» **ASSIGNMENT**
Print word for word the records from the line containing "category: pig tailed macaque" through the end.
───── EXTRACTED ENTRIES
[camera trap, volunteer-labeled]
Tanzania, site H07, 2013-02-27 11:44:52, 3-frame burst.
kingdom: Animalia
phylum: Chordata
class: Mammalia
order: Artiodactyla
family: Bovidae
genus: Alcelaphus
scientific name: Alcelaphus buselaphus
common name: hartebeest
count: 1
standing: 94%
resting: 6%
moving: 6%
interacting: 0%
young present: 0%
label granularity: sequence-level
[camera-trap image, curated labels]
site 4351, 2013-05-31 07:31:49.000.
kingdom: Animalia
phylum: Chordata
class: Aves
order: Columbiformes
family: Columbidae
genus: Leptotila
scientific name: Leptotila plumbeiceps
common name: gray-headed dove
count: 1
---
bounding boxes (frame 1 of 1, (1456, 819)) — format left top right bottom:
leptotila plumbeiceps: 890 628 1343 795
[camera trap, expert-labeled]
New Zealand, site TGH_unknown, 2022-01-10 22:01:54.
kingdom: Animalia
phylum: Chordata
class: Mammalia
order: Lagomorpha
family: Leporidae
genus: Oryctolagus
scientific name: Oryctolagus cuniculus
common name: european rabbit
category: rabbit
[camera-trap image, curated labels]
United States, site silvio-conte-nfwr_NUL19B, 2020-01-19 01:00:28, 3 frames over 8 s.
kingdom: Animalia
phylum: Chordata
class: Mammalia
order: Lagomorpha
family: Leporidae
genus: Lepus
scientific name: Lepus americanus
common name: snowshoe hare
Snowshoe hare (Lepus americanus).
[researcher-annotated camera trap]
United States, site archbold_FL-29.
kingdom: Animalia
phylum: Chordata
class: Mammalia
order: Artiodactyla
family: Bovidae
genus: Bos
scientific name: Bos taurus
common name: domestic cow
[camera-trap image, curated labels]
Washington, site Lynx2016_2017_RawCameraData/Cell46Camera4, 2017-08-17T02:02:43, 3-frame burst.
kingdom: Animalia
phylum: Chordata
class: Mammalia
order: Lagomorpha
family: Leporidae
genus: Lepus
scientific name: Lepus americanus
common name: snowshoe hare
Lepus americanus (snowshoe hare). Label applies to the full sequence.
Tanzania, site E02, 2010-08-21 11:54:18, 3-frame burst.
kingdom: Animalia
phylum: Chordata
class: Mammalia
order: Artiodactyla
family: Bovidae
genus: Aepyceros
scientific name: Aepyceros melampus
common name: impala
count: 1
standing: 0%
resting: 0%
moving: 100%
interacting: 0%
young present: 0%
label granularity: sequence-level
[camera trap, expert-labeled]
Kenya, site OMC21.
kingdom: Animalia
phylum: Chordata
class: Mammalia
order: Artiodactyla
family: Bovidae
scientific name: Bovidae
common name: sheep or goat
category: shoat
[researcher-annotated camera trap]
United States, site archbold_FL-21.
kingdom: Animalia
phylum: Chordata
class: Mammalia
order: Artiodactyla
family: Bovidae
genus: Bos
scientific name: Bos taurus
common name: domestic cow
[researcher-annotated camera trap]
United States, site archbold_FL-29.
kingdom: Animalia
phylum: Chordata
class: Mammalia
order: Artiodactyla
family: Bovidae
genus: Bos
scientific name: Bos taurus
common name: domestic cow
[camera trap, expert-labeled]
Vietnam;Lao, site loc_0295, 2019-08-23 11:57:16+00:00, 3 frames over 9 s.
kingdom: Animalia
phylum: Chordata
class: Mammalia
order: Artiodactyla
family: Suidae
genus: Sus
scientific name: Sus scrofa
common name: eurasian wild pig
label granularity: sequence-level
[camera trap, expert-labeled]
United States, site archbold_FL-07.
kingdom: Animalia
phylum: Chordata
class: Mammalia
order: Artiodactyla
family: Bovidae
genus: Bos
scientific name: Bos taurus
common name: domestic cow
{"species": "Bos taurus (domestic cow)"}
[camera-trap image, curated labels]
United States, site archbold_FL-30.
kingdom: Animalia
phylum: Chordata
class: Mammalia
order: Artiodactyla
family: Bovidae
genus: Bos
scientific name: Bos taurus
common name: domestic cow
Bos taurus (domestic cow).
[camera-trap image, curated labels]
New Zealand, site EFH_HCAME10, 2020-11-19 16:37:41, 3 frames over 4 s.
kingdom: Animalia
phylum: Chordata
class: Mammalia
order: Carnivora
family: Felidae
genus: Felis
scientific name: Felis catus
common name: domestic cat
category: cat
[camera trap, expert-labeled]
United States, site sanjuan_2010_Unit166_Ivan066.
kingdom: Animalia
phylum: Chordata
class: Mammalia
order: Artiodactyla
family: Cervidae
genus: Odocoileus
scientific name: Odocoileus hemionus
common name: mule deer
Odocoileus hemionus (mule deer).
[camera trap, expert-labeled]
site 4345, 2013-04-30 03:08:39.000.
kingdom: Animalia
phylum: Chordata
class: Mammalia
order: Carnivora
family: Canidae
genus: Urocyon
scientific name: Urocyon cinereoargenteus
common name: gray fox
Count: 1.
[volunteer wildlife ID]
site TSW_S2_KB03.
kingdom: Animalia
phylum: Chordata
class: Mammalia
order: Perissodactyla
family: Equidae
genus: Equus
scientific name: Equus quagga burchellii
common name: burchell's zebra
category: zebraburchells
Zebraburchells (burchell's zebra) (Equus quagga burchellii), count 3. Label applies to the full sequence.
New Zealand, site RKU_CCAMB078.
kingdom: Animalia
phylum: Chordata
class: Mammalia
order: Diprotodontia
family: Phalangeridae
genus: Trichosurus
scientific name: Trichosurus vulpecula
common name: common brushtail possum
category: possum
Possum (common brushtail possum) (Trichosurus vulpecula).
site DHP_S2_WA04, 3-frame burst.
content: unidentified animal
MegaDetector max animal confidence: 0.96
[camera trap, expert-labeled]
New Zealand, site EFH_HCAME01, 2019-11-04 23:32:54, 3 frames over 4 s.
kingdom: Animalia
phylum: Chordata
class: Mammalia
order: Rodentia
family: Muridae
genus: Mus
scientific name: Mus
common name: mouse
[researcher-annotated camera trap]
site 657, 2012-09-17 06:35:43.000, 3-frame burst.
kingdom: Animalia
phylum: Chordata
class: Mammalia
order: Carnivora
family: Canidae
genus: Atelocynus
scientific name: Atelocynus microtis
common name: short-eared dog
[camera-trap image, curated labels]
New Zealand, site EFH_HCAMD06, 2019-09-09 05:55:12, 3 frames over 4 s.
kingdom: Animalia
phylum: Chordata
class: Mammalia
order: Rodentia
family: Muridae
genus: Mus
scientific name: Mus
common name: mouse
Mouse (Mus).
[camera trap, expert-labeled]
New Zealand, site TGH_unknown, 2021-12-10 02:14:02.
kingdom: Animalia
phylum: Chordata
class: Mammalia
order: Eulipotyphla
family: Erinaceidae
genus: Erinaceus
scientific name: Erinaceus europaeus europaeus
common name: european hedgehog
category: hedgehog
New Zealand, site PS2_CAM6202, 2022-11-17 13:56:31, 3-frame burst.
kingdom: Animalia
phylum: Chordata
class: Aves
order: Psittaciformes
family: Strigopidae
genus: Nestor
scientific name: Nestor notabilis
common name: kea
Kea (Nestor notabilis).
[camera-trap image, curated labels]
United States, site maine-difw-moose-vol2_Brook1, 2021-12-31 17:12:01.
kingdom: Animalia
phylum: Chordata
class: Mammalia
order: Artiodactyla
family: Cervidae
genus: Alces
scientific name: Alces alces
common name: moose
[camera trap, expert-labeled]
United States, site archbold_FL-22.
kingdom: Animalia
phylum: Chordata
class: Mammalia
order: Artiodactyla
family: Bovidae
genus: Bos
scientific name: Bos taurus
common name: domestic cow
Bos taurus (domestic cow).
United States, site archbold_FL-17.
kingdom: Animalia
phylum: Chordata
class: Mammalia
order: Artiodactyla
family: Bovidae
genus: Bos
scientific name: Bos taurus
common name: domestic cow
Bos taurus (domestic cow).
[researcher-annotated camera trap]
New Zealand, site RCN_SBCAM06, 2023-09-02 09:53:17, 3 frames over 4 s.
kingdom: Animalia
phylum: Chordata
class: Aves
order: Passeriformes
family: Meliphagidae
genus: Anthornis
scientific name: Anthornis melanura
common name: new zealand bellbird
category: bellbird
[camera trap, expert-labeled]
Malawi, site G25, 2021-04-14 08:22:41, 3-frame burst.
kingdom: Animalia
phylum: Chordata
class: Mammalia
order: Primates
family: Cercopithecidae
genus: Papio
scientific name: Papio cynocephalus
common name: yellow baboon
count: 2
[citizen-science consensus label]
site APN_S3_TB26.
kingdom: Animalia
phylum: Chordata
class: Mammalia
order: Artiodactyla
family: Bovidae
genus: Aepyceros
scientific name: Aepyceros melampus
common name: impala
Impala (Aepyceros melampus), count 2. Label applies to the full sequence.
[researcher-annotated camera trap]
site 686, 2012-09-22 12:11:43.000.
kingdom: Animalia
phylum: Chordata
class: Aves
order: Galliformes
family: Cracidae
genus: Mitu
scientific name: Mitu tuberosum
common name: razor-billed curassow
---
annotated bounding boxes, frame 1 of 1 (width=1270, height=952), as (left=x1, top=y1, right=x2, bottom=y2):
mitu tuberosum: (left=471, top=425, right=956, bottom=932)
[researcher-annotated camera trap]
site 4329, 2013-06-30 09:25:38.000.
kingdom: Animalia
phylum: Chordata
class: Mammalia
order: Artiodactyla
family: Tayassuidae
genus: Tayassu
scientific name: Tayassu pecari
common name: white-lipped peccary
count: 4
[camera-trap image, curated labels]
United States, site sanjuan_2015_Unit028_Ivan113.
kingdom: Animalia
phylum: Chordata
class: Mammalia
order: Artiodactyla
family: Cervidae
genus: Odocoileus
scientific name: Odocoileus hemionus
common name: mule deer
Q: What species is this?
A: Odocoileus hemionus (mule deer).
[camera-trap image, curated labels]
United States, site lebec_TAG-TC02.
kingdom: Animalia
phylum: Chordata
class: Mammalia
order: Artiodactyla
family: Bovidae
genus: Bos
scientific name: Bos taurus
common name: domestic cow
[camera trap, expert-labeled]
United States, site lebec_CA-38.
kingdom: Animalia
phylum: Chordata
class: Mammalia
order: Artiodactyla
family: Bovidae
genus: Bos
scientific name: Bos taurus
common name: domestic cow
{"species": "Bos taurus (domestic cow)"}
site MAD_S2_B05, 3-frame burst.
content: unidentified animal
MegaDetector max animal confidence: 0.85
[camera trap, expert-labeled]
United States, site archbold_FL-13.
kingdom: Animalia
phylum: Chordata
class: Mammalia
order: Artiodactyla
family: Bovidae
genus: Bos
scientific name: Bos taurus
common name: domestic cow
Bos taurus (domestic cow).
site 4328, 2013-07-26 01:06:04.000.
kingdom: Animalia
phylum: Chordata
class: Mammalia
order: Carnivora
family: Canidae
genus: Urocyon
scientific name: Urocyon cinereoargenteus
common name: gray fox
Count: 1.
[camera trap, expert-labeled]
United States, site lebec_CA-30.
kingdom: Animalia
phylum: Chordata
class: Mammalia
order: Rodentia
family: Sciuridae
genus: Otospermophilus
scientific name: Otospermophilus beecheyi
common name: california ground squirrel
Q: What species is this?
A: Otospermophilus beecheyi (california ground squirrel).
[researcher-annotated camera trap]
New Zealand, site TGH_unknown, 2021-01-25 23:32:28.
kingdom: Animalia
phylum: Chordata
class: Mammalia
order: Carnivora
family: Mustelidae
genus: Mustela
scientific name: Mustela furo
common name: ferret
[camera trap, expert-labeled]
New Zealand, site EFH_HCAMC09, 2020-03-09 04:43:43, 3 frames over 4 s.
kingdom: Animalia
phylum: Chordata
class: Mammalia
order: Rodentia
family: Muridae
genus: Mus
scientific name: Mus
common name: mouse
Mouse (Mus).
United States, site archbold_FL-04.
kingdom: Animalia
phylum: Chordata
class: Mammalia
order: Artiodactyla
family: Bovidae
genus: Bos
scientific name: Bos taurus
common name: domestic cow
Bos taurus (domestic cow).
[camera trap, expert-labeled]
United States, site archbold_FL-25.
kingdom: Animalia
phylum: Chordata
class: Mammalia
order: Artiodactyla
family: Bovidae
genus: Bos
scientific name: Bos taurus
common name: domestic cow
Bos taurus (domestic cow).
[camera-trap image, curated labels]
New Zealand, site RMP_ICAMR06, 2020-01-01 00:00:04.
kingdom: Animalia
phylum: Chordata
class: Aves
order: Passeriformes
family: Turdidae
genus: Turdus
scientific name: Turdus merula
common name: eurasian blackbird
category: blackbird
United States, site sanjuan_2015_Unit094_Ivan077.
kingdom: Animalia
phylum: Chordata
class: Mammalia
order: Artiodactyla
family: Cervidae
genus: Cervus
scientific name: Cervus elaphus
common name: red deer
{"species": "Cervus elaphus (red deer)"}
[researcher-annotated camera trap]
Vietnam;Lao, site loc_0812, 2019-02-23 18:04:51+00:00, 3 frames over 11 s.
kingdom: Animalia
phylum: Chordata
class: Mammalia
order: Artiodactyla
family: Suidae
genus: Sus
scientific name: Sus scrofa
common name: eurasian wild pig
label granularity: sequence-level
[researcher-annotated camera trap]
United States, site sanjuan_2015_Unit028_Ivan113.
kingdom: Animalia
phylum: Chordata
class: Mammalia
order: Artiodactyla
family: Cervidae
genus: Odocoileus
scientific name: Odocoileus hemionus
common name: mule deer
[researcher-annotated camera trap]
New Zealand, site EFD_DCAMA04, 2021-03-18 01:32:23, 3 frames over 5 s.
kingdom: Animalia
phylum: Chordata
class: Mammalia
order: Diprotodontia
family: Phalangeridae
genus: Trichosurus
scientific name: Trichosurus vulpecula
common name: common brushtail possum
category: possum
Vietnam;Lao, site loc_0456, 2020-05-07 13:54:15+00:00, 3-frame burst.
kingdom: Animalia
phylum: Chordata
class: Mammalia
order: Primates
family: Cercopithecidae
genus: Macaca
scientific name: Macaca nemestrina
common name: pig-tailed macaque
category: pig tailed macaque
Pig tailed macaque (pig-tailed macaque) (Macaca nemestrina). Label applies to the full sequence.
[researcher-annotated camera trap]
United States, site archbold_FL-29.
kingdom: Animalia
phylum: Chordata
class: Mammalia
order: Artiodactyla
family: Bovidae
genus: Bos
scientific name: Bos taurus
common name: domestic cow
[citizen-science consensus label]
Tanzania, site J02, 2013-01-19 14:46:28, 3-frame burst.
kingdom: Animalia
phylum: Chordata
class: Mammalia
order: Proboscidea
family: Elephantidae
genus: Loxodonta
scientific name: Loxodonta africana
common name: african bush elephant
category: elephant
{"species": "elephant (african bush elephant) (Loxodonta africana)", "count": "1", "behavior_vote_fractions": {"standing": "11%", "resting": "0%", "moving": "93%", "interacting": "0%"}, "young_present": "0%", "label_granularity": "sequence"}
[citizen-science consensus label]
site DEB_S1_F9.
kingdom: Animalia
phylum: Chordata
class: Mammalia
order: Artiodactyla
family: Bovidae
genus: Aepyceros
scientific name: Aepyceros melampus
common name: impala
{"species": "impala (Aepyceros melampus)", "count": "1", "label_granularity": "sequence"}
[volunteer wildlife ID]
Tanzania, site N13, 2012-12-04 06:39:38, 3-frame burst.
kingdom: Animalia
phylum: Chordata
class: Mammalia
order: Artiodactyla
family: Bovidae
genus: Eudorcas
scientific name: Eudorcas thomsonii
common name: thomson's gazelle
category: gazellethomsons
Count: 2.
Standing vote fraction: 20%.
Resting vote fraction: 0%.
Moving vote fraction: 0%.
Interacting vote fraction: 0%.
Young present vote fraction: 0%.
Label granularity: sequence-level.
──────────
» **ANSWER TO THIS EXERCISE**
category: pig tailed macaque
Pig tailed macaque (pig-tailed macaque) (Macaca nemestrina). Label applies to the full sequence.
[researcher-annotated camera trap]
United States, site archbold_FL-29.
kingdom: Animalia
phylum: Chordata
class: Mammalia
order: Artiodactyla
family: Bovidae
genus: Bos
scientific name: Bos taurus
common name: domestic cow
[citizen-science consensus label]
Tanzania, site J02, 2013-01-19 14:46:28, 3-frame burst.
kingdom: Animalia
phylum: Chordata
class: Mammalia
order: Proboscidea
family: Elephantidae
genus: Loxodonta
scientific name: Loxodonta africana
common name: african bush elephant
category: elephant
{"species": "elephant (african bush elephant) (Loxodonta africana)", "count": "1", "behavior_vote_fractions": {"standing": "11%", "resting": "0%", "moving": "93%", "interacting": "0%"}, "young_present": "0%", "label_granularity": "sequence"}
[citizen-science consensus label]
site DEB_S1_F9.
kingdom: Animalia
phylum: Chordata
class: Mammalia
order: Artiodactyla
family: Bovidae
genus: Aepyceros
scientific name: Aepyceros melampus
common name: impala
{"species": "impala (Aepyceros melampus)", "count": "1", "label_granularity": "sequence"}
[volunteer wildlife ID]
Tanzania, site N13, 2012-12-04 06:39:38, 3-frame burst.
kingdom: Animalia
phylum: Chordata
class: Mammalia
order: Artiodactyla
family: Bovidae
genus: Eudorcas
scientific name: Eudorcas thomsonii
common name: thomson's gazelle
category: gazellethomsons
Count: 2.
Standing vote fraction: 20%.
Resting vote fraction: 0%.
Moving vote fraction: 0%.
Interacting vote fraction: 0%.
Young present vote fraction: 0%.
Label granularity: sequence-level.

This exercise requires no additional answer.